== Stored records ==

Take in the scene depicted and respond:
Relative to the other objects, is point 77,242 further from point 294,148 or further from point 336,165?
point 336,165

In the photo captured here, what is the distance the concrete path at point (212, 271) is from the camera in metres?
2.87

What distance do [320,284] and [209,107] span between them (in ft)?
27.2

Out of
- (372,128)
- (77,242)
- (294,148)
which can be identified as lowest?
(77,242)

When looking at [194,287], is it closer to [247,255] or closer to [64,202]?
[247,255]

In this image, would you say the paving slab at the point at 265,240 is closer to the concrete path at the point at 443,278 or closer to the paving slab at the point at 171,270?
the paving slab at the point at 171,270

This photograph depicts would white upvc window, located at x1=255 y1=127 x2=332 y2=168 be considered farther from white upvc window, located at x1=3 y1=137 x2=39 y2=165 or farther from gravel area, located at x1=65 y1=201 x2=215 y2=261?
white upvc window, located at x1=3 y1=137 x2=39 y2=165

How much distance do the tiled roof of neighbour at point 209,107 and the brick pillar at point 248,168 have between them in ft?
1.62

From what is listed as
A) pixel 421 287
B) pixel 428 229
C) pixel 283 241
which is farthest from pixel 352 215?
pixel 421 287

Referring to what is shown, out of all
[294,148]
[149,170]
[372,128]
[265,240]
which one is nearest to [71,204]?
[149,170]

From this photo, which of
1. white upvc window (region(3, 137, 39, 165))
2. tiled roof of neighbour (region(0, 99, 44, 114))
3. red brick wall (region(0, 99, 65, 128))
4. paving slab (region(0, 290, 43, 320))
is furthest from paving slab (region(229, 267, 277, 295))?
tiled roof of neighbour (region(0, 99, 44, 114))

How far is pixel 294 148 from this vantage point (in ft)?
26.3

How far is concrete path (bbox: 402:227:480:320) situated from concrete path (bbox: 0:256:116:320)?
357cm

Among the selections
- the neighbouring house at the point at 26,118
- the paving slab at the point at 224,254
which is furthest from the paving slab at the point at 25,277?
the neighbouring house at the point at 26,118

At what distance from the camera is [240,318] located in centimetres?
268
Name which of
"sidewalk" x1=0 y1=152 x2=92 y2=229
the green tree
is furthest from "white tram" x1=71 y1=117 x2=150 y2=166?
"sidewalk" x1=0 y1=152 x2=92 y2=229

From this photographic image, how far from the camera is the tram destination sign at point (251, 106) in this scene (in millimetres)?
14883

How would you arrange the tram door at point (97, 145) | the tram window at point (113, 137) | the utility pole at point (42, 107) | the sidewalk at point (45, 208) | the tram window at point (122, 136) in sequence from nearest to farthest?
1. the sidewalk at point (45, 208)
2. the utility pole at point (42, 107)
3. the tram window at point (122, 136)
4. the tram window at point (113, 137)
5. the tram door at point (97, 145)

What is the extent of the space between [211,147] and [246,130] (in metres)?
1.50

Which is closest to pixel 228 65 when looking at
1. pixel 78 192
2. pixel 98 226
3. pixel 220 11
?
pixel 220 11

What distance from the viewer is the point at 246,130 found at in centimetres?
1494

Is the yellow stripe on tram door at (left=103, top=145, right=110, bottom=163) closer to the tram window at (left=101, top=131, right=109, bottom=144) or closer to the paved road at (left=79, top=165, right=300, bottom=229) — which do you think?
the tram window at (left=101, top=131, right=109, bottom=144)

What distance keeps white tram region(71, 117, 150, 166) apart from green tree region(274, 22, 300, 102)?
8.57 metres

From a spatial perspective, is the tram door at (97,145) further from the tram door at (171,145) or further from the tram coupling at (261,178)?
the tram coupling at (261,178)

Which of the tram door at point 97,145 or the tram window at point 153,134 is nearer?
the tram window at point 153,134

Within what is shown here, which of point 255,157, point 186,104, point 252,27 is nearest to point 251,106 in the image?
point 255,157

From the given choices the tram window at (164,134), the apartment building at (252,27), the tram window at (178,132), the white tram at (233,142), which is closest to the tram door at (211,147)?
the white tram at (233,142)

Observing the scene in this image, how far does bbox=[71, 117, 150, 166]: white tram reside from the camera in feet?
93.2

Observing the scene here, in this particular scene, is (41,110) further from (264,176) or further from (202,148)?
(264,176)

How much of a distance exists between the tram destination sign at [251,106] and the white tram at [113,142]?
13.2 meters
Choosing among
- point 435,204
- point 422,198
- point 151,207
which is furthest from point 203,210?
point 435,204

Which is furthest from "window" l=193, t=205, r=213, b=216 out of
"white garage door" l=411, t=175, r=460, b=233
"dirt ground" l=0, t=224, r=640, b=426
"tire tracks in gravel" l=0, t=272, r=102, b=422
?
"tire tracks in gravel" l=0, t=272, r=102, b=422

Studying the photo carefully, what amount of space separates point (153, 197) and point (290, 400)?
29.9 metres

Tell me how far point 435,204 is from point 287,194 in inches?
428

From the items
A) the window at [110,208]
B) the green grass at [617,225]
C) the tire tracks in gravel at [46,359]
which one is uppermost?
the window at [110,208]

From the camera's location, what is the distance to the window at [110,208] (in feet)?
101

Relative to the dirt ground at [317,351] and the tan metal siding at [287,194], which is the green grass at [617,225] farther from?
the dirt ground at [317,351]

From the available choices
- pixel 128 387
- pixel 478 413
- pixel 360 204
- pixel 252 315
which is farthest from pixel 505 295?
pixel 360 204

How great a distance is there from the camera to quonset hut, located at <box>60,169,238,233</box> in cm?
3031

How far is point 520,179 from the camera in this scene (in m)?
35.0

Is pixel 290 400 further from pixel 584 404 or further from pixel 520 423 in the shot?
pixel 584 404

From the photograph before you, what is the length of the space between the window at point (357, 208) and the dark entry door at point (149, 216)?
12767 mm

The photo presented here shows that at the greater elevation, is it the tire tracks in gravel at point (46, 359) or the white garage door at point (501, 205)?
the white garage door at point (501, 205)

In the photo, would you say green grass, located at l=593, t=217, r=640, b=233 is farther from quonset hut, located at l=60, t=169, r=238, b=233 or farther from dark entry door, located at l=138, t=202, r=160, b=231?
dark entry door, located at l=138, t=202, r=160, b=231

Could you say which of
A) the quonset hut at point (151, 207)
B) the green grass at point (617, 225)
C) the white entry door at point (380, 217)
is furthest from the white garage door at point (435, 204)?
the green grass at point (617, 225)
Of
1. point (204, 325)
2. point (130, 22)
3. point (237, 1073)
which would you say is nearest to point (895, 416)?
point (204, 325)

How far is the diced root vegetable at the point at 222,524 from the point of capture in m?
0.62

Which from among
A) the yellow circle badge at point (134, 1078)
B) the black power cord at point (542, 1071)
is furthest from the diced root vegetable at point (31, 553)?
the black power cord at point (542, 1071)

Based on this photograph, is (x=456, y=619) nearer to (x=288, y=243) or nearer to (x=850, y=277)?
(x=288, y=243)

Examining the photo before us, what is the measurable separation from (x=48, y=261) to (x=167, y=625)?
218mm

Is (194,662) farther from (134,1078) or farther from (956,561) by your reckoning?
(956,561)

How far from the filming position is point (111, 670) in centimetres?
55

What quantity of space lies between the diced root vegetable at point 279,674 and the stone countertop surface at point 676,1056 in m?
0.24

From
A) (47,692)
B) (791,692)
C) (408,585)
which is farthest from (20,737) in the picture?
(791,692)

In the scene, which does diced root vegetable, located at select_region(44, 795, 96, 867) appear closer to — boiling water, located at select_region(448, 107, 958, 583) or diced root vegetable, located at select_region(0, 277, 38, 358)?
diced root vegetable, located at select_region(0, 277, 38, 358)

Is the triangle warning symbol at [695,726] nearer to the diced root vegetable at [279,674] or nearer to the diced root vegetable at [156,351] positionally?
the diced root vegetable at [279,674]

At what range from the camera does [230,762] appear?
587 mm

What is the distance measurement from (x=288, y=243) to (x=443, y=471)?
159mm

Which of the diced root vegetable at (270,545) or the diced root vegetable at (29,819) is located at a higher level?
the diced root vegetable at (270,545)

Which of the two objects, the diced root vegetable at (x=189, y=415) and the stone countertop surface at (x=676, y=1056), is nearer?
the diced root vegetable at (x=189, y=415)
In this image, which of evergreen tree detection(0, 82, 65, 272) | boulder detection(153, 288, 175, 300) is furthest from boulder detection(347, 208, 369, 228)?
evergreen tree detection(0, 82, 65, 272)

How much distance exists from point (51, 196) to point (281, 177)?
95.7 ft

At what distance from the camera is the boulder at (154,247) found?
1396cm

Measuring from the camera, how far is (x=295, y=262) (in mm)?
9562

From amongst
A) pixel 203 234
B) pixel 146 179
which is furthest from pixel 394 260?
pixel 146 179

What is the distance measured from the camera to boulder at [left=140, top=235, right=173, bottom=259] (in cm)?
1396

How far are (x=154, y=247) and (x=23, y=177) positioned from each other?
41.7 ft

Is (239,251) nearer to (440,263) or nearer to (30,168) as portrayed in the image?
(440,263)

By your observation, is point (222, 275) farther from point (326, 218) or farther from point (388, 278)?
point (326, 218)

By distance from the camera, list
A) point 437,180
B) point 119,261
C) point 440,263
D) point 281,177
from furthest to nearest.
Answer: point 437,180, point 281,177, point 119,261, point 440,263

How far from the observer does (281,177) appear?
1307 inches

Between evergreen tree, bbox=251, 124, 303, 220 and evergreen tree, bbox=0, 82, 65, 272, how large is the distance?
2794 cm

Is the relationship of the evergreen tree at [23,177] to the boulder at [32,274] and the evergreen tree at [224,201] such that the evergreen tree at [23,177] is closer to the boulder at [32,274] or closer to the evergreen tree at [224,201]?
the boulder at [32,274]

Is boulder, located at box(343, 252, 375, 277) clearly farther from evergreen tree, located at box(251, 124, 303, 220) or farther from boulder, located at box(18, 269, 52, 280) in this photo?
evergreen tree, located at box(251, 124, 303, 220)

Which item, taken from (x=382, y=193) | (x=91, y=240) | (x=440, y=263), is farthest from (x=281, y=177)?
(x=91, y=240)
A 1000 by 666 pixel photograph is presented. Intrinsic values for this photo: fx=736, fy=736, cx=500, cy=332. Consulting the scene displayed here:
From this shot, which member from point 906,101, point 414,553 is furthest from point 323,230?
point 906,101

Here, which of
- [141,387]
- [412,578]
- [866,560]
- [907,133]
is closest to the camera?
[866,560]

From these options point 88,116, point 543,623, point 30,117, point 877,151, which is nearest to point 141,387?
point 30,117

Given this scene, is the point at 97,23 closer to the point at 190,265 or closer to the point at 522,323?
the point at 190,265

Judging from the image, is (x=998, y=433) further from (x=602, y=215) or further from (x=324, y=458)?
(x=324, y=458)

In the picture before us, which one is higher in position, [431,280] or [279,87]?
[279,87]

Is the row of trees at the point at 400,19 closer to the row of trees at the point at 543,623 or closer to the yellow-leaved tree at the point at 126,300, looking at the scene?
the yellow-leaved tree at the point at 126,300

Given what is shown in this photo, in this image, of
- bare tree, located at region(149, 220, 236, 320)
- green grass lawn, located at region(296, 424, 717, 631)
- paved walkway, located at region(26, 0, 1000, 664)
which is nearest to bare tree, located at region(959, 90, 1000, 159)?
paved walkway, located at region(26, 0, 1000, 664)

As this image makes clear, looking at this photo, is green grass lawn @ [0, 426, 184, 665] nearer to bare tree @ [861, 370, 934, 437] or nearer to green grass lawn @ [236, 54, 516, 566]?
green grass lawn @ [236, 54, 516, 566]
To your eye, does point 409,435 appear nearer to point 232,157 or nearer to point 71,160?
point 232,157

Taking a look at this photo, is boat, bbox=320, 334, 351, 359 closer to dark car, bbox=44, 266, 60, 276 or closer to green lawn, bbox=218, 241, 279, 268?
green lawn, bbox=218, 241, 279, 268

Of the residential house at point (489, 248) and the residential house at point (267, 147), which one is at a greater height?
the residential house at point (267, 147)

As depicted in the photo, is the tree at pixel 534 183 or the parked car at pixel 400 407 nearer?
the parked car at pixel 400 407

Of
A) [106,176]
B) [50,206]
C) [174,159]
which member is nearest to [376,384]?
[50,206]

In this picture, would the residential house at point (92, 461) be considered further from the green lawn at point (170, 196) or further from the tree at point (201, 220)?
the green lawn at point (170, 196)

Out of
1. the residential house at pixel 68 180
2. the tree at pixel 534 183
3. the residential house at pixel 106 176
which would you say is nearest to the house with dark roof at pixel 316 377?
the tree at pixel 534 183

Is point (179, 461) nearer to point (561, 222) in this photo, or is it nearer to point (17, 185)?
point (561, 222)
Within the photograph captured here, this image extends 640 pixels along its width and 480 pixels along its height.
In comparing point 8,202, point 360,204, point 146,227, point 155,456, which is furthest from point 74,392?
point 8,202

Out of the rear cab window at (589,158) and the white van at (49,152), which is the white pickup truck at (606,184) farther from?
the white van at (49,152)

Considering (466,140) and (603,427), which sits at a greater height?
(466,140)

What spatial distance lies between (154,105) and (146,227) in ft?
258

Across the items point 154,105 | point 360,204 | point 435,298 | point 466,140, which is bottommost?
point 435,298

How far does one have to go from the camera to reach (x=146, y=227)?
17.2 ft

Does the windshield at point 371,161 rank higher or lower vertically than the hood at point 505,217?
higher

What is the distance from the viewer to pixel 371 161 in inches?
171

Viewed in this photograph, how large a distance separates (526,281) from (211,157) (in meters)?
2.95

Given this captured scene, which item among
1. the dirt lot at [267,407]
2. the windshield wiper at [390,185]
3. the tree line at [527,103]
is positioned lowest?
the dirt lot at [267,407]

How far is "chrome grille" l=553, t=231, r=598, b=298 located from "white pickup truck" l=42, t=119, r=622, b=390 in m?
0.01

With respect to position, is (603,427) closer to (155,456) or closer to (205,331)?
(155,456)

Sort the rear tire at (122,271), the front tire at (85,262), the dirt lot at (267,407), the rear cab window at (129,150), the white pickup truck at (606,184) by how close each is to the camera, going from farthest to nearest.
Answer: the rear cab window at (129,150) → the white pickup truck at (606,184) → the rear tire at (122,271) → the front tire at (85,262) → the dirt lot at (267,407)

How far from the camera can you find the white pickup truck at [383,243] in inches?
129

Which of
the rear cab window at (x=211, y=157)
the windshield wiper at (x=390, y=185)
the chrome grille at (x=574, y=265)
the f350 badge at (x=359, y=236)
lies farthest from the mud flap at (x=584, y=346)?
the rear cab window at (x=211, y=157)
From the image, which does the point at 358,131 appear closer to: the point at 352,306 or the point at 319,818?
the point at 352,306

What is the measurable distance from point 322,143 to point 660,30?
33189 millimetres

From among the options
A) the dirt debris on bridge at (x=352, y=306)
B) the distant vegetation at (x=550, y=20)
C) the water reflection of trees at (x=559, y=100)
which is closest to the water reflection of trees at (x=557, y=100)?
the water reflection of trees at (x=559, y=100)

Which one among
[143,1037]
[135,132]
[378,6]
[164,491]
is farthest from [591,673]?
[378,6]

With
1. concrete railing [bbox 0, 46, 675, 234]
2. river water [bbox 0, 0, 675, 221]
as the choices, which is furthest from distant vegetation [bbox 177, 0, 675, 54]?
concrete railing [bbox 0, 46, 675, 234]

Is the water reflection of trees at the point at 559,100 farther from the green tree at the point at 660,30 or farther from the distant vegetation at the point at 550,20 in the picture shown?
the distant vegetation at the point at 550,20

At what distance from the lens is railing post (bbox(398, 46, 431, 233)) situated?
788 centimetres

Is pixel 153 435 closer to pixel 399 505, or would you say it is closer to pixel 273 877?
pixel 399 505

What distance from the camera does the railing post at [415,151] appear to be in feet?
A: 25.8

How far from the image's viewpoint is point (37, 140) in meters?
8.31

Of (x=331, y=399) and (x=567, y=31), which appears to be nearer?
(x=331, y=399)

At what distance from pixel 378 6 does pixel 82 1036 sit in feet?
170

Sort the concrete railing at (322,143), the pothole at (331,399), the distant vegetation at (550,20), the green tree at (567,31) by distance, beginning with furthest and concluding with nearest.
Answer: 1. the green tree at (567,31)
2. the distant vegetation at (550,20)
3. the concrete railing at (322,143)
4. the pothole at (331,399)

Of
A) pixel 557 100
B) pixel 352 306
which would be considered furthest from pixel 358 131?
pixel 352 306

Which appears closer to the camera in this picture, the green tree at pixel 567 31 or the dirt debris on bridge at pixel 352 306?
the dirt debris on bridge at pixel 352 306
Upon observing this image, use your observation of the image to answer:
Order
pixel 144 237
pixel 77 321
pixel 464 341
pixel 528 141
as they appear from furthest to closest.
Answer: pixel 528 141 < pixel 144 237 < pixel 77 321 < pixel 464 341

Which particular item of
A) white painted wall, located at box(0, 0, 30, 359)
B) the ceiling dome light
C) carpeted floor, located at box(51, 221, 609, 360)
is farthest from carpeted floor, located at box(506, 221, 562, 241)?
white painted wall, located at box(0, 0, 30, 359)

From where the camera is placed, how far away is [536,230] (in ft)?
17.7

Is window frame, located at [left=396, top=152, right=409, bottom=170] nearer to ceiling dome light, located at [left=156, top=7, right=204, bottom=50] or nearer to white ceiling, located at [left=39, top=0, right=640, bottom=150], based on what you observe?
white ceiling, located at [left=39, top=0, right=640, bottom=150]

===

### Direction
Extract, unchanged, the closing run of lines that opens with the line containing "What distance from the camera does" and ends with the last line.

### Solution to this exercise
What distance from the camera does the railing post at [415,151] appear to be in feet?
A: 25.8

How far from the image's viewpoint is point (37, 140) in meters?
8.31

Of (x=331, y=399) and (x=567, y=31), which appears to be nearer?
(x=331, y=399)

At what distance from pixel 378 6 does pixel 82 1036 sit in feet?
170

Sort the concrete railing at (322,143), the pothole at (331,399), the distant vegetation at (550,20), the green tree at (567,31) by distance, beginning with furthest and concluding with nearest.
Answer: 1. the green tree at (567,31)
2. the distant vegetation at (550,20)
3. the concrete railing at (322,143)
4. the pothole at (331,399)

Of
A) pixel 557 100
B) pixel 352 306
which would be considered furthest from pixel 358 131?
pixel 352 306

Which appears closer to the camera in this picture, the green tree at pixel 567 31 or the dirt debris on bridge at pixel 352 306?
the dirt debris on bridge at pixel 352 306
Upon observing this image, use your observation of the image to answer:
Order
pixel 144 237
pixel 77 321
pixel 464 341
pixel 528 141
as they appear from furthest to closest.
Answer: pixel 528 141 < pixel 144 237 < pixel 77 321 < pixel 464 341

Which particular item of
A) white painted wall, located at box(0, 0, 30, 359)
B) the ceiling dome light
C) carpeted floor, located at box(51, 221, 609, 360)
is farthest from carpeted floor, located at box(506, 221, 562, 241)?
white painted wall, located at box(0, 0, 30, 359)

From where the camera is placed, how far away is [536,230] (in ft)?
17.7

Is window frame, located at [left=396, top=152, right=409, bottom=170] nearer to ceiling dome light, located at [left=156, top=7, right=204, bottom=50] or nearer to white ceiling, located at [left=39, top=0, right=640, bottom=150], based on what you observe?
white ceiling, located at [left=39, top=0, right=640, bottom=150]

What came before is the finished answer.